We received a total of 67 questionnaire responses, of which 52 responses (usable response rate of 77.6%) were considered complete responses with fully usable data regarding our objectives and included into the analysis for this study. Of the respondents, 40% had been in a neurosurgical Faculty position for 10 or less than 10 years and 60% for 11 years or longer. Demographics of Faculty are shown in Table 2. By applying Latent Class analysis to the responses related to the importance of each performance marker, we found two classes of Faculty that described their perspectives on necessary performance markers for demonstrating competence attainment of an EPA (Fig. 1). Table 3 demonstrates characteristics of each LCA class. The first group included Faculty who had a mixture of agreeability on every performance marker. In contrast, Faculty in the class 2 were found to have 100% agreeability for being able to “perform safely,” “perform effectively,” “adapt performance or decisions in response to unexpected events,” “adapt performance or decisions in response to contextual complexities of the case,” and “perform independently,” which are similar to the five performance markers with the highest average degree of importance for demonstrating competence attainment of an EPA.

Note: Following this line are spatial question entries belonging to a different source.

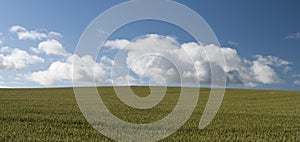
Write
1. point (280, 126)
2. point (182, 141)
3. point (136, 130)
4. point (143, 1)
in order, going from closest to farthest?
point (182, 141) → point (136, 130) → point (143, 1) → point (280, 126)

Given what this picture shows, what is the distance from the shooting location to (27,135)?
1493cm

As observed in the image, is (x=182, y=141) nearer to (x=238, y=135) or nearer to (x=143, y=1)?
(x=238, y=135)

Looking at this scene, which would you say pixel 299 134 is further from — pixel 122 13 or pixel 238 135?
pixel 122 13

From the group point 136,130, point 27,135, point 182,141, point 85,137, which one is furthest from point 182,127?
point 27,135

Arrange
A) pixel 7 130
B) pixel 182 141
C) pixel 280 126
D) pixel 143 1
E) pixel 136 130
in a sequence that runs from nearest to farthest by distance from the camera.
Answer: pixel 182 141 → pixel 7 130 → pixel 136 130 → pixel 143 1 → pixel 280 126

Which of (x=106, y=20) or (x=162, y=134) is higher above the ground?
(x=106, y=20)

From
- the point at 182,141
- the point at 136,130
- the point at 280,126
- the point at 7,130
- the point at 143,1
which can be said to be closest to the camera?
the point at 182,141

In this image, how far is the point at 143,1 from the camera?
62.0 feet

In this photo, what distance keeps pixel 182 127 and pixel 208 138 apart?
374 centimetres

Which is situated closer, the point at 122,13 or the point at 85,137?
the point at 85,137

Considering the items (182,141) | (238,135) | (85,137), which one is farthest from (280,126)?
(85,137)

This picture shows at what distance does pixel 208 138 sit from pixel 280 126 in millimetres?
7533

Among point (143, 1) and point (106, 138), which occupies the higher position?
point (143, 1)

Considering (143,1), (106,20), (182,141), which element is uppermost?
(143,1)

Table 2 Demographics of respondents (N = 52)
Fig. 1
figure 1

Findings from latent class analysis

Table 3 Characteristics of faculty in class 1 and 2 from latent class analysis

No significant differences in these two classes were found when considering Faculty’s working experience or selected level E as a graduation target.

Aim 1: Resident performance markers of EPA competence attainment

When Faculty were asked to rate the degree of importance of each performance marker for demonstrating competence attainment of an EPA, the most important resident performance marker was to perform the procedures safely (Fig. 2). Moreover, being able to “perform safely” is the marker that had highest proportion of strongly agree or agree (96.1%). The other four performance markers with the highest average degree of importance were: being able to “perform effectively,” “adapt their performance or decisions in response to unexpected events,” “adapt their performance or decisions in response to contextual complexities of the case,” and “perform independently.” On the other hand, the least important resident performance marker, on average, was to “perform without supervision.” In addition, being able to “perform without supervision” is the marker that had greatest proportion of strongly disagree or disagree of (19.3%).

Fig. 2
figure 2

Faculty’s perspectives on degree of importance of resident performance markers for demonstrating competence attainment of an EPA

Figure 3 shows the results of the performance markers Faculty indicated to be important for demonstrating resident competence attainment of an EPA from their perspective as a Faculty member (in blue-colored bar) and the performance markers that would be important to them if they were a patient (green-colored bar). Being able to “perform safely” and “adapt performance or decision in response to contextual complexities of the case” were the two most frequently chosen performance markers by Faculty from their perspective as both Faculty and a patient point of view. Performing without supervision was considered far less important when respondents considered the level from the perspective of Faculty or the perspective as patients when answering the question.

Fig. 3
figure 3

Perspectives of faculty as a patient versus faculty as a faculty member

The finding that being able to “perform without supervision” was seen as less important than other resident performance markers in demonstrating resident competence attainment of an EPA were supported by the following Faculty comments:

A neurosurgeon who strongly disagreed with being able to “perform without supervision” said:

“No student pilot transports passengers without supervision….an important analogy.”

Another neurosurgeon who disagreed with this performance marker stated:

“It cannot be a marker, if it is not observed. Who marks? The resident will say: me. However, that has a clear observer-bias built in.... The only control tool then is the postsurgical outcome. One may argue: if the patient is fine, surgery was probably fine. However - that does not assess the quality of care delivered.... That makes such an evaluation system unreliable.”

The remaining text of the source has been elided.